Models process text as tokens (subword pieces). Pricing, latency, and context limits are usually expressed in tokens, not raw character counts.
For long documents, chunking splits text into segments that fit context windows and feed retrieval or summarization pipelines.
An embedding is a dense numeric vector representing text, images, or other inputs. Similar meanings tend to map to nearby vectors, which powers semantic search and RAG.
Crafting instructions, examples, and constraints so a model produces reliable outputs. See Domain 3 for techniques (few-shot, chain-of-thought, etc.).
Transformer architectures enabled large-scale pre-training on broad data.

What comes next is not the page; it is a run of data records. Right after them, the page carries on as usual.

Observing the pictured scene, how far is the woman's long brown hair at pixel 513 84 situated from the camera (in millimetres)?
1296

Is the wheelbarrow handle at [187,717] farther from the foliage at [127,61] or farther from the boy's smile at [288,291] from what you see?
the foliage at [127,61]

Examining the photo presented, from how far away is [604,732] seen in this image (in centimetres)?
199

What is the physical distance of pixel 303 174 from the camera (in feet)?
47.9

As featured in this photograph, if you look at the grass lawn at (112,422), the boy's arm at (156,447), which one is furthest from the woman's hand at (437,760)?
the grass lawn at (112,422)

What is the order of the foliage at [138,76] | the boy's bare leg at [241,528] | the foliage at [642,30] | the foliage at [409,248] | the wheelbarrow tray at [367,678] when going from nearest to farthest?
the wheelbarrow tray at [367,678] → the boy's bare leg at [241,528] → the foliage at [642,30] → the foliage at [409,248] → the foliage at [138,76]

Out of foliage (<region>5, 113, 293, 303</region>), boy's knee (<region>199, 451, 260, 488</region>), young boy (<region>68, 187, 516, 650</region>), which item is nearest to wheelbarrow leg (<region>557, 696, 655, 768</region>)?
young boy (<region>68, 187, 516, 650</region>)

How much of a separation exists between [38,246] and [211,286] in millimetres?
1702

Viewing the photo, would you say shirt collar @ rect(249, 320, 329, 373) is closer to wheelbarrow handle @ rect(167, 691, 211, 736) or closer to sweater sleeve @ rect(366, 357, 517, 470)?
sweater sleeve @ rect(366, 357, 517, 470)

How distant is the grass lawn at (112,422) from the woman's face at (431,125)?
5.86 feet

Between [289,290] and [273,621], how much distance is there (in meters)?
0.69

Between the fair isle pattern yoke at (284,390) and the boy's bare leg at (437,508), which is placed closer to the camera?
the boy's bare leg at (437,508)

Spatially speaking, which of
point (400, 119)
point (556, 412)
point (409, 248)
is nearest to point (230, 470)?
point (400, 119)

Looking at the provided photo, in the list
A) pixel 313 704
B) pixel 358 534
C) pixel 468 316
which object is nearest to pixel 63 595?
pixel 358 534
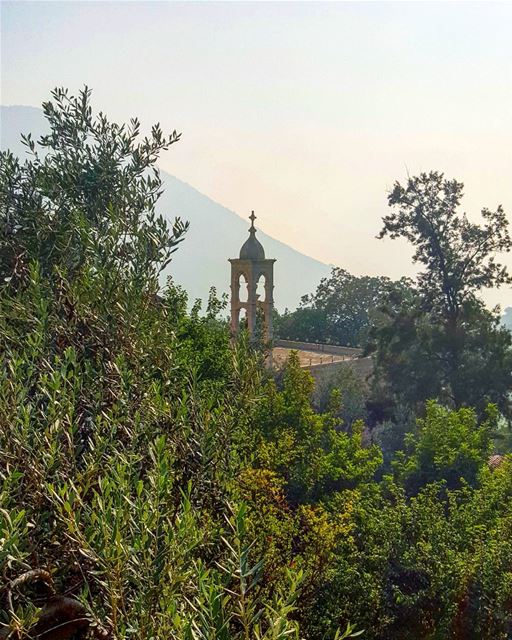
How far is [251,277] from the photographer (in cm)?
3625

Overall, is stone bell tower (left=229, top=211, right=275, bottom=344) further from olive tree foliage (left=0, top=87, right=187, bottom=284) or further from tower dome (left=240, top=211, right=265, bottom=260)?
olive tree foliage (left=0, top=87, right=187, bottom=284)

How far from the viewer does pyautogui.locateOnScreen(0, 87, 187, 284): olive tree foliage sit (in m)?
10.3

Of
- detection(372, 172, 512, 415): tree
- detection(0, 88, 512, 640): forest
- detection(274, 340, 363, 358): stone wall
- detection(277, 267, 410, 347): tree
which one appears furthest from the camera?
detection(277, 267, 410, 347): tree

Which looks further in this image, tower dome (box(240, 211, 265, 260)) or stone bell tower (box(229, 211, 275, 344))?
tower dome (box(240, 211, 265, 260))

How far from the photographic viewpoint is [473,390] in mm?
30906

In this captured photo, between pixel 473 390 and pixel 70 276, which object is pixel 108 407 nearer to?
pixel 70 276

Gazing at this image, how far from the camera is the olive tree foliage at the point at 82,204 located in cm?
1033

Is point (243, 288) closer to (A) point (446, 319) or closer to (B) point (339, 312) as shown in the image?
(A) point (446, 319)

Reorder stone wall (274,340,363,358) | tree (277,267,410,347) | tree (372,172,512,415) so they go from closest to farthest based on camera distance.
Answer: tree (372,172,512,415) → stone wall (274,340,363,358) → tree (277,267,410,347)

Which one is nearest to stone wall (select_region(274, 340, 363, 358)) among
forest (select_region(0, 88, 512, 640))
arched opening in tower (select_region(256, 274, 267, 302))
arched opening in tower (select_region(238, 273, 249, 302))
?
arched opening in tower (select_region(256, 274, 267, 302))

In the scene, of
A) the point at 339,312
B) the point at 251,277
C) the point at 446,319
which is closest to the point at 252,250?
the point at 251,277

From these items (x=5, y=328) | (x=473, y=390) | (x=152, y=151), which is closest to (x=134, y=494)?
(x=5, y=328)

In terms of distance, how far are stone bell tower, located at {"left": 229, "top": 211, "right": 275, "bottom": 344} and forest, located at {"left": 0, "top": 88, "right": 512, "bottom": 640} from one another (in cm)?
1313

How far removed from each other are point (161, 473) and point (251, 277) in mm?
30721
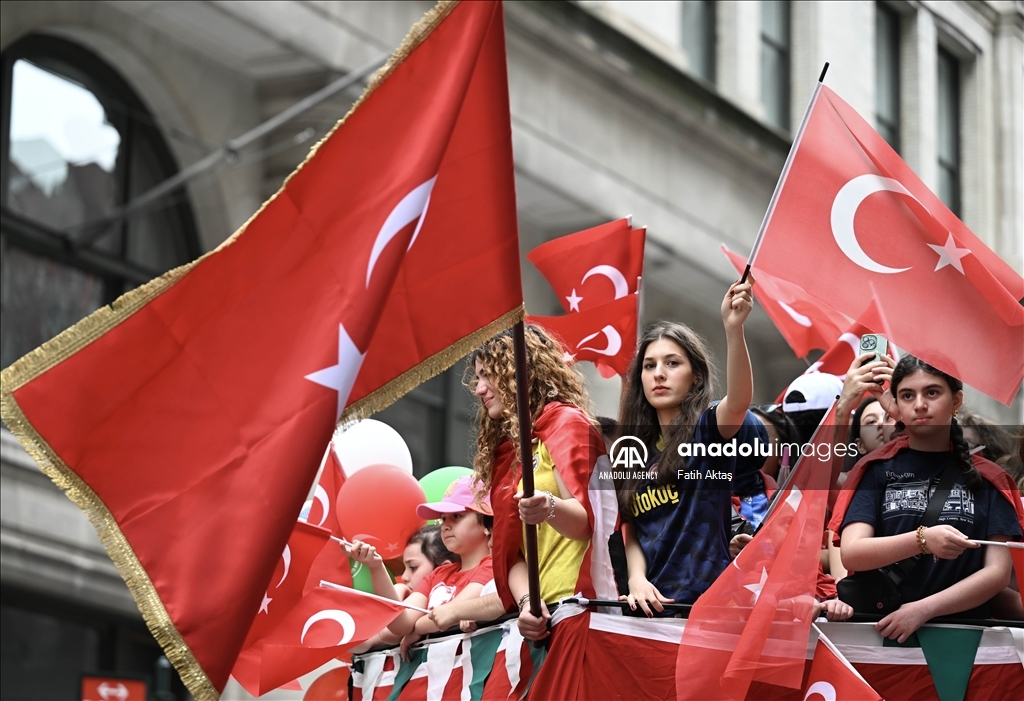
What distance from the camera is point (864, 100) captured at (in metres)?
23.8

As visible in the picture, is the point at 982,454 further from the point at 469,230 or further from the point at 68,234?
the point at 68,234

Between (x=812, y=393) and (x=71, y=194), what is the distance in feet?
35.9

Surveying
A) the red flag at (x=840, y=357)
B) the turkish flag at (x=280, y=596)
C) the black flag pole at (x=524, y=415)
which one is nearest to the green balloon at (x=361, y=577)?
the turkish flag at (x=280, y=596)

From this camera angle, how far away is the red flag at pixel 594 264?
29.4ft

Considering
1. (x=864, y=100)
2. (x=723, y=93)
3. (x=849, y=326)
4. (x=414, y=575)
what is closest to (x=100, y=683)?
(x=414, y=575)

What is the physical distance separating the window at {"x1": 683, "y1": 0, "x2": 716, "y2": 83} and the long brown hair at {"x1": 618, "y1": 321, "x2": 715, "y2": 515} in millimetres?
15454

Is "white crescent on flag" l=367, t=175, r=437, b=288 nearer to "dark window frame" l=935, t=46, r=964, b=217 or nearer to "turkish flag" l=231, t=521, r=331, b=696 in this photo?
"turkish flag" l=231, t=521, r=331, b=696

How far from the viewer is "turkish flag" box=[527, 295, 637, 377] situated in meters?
8.53

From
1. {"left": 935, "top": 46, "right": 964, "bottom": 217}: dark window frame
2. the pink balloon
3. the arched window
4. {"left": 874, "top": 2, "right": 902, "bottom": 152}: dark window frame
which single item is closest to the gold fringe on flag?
the pink balloon

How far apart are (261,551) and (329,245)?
101cm

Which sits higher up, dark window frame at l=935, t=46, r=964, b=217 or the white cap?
dark window frame at l=935, t=46, r=964, b=217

A foundation model is a large model pre-trained for general capabilities, then adapted (prompting, fine-tuning, tools) to specific tasks.
- Multimodal models accept or produce more than one modality (text + image).
- Diffusion models are a common family for image/audio generation (iterative denoising).
Data selection → model selection → pre-training → adaptation (fine-tuning / prompting) → evaluation → deployment → feedback loops.
- Adaptability across tasks with prompting and light integration.
- Rapid prototyping of assistants, summarization, drafting, and code help.
- Developer productivity when used with review and tests.
- Hallucinations: plausible but false outputs.
- Nondeterminism: temperature and sampling change outputs run-to-run.
- Interpretability: hard to audit internal reasoning.
- Compliance: data handling, IP, and licensing constraints.
Latency, cost, context length, modality (text vs image), multilingual needs, fine-tuning or private customization requirements, regional availability, and organizational policies.
Examples: conversion rate, average handle time, customer satisfaction, revenue per user, defect rate in generated content (human review burden).
| Need | Typical AWS building blocks |
|---|---|
| Managed FM access | Amazon Bedrock |
| Experimentation / UI prototyping | Amazon Bedrock PartyRock (conceptual playground) |
| Pre-built models & notebooks | Amazon SageMaker JumpStart |
| Enterprise Q&A on company data | Amazon Q Business |
| Developer assistance in the IDE | Amazon Q Developer |
| AWS-native multimodal foundation models | Amazon Nova (family name in exam scope) |
You get security and compliance options, IAM integration, encryption, VPC patterns, regional footprint, and managed operations (less undifferentiated work for your team). You still pay for it: cost tradeoffs (token pricing, provisioned throughput, redundancy) matter.
- On-demand token usage vs provisioned throughput for steady traffic.
- Higher availability / multi-AZ patterns vs cost.
- Larger / more capable models vs latency and price per request.
- Define embedding in your own words and give one use case.
- Name two disadvantages of GenAI that matter in regulated industries.
- For Bedrock, Q Business, and JumpStart, assign each one: managed FM consumption, enterprise knowledge assistant, or ML hub with pre-trained models.